● **What to do**
1 – Print the stretch of the Form 8-K from "o    Written communications pursuant" through "(17 CFR 240.14d-2(b))" word for word.
2 – Locate each line of the listing that contains the string "meters", matching case, and copy those lines.

● **Text extract**
-- begin --

Visalia Merger Form 8-K



SECURITIES AND EXCHANGE COMMISSION
WASHINGTON, D.C. 20549
 
FORM 8-K
 
CURRENT REPORT

PURSUANT TO SECTION 13 OR 15(d) OF THE

SECURITIES EXCHANGE ACT OF 1934
 
Date of Report (Date of earliest event reported): December 19, 2012
 
CENTRAL VALLEY COMMUNITY BANCORP
(Exact Name of Registrant as Specified in Charter)
 
California
 
000-31977
 
77-0539125
(State or Other Jurisdiction of Incorporation)
 
(Commission File Number)
 
(IRS Employer Identification No.)
 
7100 N. Financial Drive, Suite 101, Fresno, California
 
93720
(Address of Principal Executive Offices)
 
(Zip Code)
 
Registrant’s telephone number, including area code:  (559) 298-1775
 
(Former Name or Former Address, if Changed Since Last Report)          Not Applicable
 
Check the appropriate box below if the Form 8-K is intended to simultaneously satisfy the filing obligation of the registrant under any of the following provisions:
 
o    Written communications pursuant to Rule 425 under the Securities Act (17 CFR 230.425)
 
o    Soliciting material pursuant to Rule 14a-12 under the Exchange Act (17 CFR 240.14a-12)
 
o    Pre-commencement communications pursuant to Rule 14d-2(b) under the Exchange Act (17 CFR 240.14d-2(b))
 
o    Pre-commencement communications pursuant to Rule 13e-4(c) under the Exchange Act (17 CFR 240.13e-4(c))











Item 1.01 Entry into a Material Definitive Agreement.
 
On December 19, 2012, Central Valley Community Bancorp (NASDAQ: CVCY), a bank holding company headquartered in Fresno, California, and Visalia Community Bank (OTCBB: VSMU), headquartered in Visalia, California, entered into an Agreement and Plan of Reorganization and Merger (the “Merger Agreement”). Under the terms of the agreement, Visalia Community Bank, with four branches in Visalia and one branch in Exeter, will merge with Central Valley Community Bancorp’s subsidiary, Central Valley Community Bank (the “Merger”). The transaction is subject to customary closing conditions, including regulatory approvals and approval by Visalia Community Bank’s shareholders. The Central Valley Community Bancorp and Visalia Community Bank boards of directors have unanimously approved the transaction, which is expected to close in the second quarter of 2013.

-- end --

● **Data section**
-- begin --

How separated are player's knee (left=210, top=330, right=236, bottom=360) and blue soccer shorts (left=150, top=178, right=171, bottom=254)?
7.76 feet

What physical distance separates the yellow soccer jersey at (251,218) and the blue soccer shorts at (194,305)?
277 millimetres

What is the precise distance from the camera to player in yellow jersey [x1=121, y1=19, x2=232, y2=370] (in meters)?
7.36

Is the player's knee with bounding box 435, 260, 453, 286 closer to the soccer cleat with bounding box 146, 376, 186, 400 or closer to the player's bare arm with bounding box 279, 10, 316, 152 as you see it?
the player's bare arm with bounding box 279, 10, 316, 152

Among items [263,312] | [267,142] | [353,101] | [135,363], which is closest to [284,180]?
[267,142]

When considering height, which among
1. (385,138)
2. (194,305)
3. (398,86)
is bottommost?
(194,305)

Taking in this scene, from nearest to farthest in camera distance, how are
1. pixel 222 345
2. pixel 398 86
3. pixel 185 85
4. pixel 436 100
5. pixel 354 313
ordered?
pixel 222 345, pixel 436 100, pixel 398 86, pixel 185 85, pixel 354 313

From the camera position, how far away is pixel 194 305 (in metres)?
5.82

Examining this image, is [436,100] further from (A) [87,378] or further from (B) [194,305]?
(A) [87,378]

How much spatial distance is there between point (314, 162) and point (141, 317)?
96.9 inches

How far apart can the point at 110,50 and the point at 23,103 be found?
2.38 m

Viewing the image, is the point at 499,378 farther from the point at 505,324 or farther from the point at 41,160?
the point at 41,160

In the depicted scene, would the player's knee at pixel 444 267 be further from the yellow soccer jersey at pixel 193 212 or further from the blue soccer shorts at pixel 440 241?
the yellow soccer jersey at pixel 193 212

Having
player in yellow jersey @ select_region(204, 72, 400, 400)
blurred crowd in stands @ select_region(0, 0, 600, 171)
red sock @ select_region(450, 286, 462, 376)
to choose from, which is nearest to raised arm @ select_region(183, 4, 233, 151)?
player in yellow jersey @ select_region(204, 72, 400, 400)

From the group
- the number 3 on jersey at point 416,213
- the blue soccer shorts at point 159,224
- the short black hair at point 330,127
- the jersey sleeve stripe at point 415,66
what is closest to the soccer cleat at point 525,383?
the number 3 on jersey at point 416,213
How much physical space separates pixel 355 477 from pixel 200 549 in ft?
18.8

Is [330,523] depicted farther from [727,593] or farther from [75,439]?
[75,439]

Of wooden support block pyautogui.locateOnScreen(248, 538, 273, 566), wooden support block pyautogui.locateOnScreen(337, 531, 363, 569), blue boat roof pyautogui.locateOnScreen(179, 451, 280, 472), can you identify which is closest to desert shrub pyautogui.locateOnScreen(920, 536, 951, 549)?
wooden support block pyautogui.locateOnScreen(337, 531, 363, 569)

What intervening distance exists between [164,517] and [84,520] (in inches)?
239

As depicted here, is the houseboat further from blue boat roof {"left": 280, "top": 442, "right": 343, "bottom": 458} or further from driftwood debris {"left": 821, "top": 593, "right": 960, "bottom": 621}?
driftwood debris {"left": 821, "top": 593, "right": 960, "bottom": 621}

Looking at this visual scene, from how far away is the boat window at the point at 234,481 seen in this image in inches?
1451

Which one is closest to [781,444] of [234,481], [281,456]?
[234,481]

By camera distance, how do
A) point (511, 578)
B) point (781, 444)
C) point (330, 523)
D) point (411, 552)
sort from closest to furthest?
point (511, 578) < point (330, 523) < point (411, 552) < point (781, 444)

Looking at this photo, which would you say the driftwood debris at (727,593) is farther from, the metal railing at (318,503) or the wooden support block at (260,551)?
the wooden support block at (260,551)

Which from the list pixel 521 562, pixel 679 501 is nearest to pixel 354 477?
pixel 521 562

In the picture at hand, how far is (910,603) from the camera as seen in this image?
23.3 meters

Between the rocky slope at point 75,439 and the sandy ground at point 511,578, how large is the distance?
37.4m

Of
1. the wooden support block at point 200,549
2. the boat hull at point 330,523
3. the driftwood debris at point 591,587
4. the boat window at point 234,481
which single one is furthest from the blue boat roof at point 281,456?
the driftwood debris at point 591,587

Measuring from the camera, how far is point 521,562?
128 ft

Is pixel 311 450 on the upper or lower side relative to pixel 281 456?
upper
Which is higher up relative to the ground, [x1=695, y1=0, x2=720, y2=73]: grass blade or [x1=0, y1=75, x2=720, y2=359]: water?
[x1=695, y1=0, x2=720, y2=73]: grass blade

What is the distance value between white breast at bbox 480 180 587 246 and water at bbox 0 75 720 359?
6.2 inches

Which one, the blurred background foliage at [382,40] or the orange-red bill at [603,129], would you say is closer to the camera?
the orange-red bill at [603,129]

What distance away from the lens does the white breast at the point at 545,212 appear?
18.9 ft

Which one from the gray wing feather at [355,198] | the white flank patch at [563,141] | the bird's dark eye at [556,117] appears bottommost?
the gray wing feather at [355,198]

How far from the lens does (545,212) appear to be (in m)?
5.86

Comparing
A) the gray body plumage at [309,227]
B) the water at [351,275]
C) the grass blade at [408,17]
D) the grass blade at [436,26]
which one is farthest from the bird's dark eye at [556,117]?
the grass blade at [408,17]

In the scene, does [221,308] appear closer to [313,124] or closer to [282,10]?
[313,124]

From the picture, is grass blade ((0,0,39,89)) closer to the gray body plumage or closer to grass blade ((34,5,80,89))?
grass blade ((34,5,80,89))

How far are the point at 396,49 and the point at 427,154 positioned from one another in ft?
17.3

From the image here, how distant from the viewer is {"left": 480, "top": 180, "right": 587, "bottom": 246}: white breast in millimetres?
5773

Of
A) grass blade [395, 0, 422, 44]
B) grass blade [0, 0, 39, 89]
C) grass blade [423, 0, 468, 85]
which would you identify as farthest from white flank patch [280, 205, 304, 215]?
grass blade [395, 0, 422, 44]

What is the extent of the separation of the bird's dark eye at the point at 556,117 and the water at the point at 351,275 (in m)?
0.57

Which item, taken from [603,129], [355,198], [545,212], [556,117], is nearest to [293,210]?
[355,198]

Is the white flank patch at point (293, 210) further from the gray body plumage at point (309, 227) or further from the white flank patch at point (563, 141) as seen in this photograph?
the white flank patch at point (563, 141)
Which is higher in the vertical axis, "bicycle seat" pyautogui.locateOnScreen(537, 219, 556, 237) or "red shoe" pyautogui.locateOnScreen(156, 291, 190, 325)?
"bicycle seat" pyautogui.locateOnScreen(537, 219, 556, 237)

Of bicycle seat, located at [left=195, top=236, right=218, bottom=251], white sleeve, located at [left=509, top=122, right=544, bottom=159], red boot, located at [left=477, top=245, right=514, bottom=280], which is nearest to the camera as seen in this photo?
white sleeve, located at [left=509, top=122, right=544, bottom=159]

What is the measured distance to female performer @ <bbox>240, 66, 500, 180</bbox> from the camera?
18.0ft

-- end --

● **Responses by task**
1 –
o    Written communications pursuant to Rule 425 under the Securities Act (17 CFR 230.425)
 
o    Soliciting material pursuant to Rule 14a-12 under the Exchange Act (17 CFR 240.14a-12)
 
o    Pre-commencement communications pursuant to Rule 14d-2(b) under the Exchange Act (17 CFR 240.14d-2(b))

2 –
What is the precise distance from the camera to player in yellow jersey [x1=121, y1=19, x2=232, y2=370] (in meters)?
23.3 meters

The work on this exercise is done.